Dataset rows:
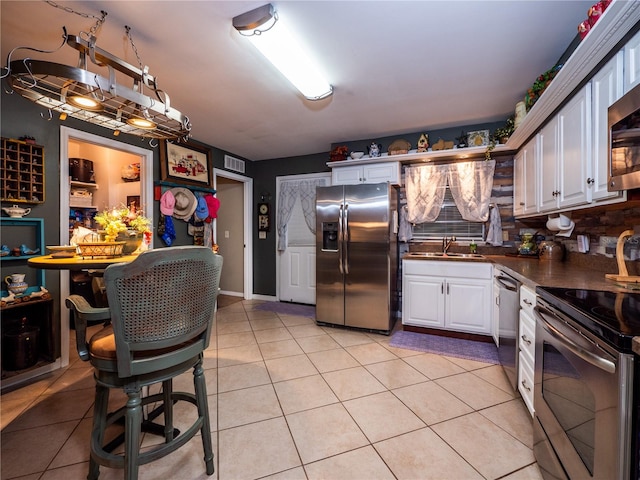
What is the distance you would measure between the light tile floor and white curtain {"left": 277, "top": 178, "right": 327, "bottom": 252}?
7.41 feet

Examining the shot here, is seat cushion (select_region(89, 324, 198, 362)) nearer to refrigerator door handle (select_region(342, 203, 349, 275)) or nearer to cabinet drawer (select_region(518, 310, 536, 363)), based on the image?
cabinet drawer (select_region(518, 310, 536, 363))

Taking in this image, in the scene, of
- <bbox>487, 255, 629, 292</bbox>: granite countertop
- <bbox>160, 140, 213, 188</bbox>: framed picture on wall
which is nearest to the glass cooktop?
<bbox>487, 255, 629, 292</bbox>: granite countertop

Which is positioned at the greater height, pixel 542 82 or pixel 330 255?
pixel 542 82

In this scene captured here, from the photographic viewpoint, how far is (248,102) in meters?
2.67

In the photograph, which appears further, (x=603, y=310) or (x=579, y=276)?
(x=579, y=276)

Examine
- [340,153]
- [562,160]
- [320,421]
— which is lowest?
Result: [320,421]

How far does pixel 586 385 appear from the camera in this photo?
94cm

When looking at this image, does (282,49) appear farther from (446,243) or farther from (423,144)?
(446,243)

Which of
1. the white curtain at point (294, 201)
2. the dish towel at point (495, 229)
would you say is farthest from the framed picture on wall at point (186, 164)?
the dish towel at point (495, 229)

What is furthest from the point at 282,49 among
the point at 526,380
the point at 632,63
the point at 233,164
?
the point at 233,164

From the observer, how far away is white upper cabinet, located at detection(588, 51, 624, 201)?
1.34 meters

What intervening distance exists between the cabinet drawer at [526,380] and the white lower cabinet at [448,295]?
107 cm

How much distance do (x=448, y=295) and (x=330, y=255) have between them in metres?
1.43

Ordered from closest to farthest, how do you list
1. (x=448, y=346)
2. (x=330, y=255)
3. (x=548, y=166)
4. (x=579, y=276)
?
(x=579, y=276) < (x=548, y=166) < (x=448, y=346) < (x=330, y=255)
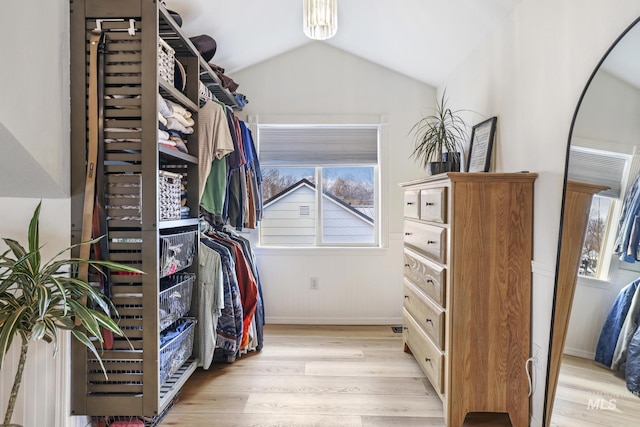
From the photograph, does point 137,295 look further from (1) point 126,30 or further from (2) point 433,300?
(2) point 433,300

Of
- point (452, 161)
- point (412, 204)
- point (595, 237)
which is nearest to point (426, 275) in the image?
point (412, 204)

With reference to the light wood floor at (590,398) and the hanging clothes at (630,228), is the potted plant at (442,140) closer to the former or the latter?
the hanging clothes at (630,228)

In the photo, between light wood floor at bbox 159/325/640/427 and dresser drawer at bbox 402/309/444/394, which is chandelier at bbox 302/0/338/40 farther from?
light wood floor at bbox 159/325/640/427

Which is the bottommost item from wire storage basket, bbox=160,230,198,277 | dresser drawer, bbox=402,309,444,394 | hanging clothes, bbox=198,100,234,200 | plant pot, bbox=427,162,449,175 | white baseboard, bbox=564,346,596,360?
dresser drawer, bbox=402,309,444,394

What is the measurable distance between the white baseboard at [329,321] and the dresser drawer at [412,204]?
128 cm

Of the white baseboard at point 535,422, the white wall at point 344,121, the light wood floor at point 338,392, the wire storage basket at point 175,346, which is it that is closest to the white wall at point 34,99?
the wire storage basket at point 175,346

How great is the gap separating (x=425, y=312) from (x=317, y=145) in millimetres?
1974

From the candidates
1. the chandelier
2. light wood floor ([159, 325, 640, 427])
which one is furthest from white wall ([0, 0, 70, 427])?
the chandelier

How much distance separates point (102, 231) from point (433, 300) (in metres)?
1.76

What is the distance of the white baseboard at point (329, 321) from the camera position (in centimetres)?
352

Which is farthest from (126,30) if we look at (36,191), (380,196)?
(380,196)

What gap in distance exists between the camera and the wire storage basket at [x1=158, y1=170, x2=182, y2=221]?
1.74m

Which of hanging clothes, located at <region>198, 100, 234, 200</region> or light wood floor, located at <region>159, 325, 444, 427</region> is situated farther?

| Given instruction |
Rewrite the lines from the one containing "In the photograph, which" through the one containing "1.34 meters", inclusive, substituting "lens" for "camera" and keeping everything else the same.

| Completed task |
In the photograph, which appears further, (x=603, y=310) or (x=579, y=276)?
(x=579, y=276)

Examine
- [340,153]
- [562,160]
- [320,421]
— which is lowest?
Result: [320,421]

How far does pixel 586 385 appear from the lens in this photo?
94cm

When looking at this image, does (282,49) appear farther from (446,243) or farther from (423,144)?
(446,243)

Which of
1. the white curtain at point (294, 201)
2. the dish towel at point (495, 229)
would you say is farthest from the framed picture on wall at point (186, 164)?
the dish towel at point (495, 229)

What is furthest from the point at 282,49 among
the point at 526,380
the point at 632,63
the point at 233,164
?
the point at 233,164

From the observer, how far away is white upper cabinet, located at detection(588, 51, 624, 201)?
1.34 meters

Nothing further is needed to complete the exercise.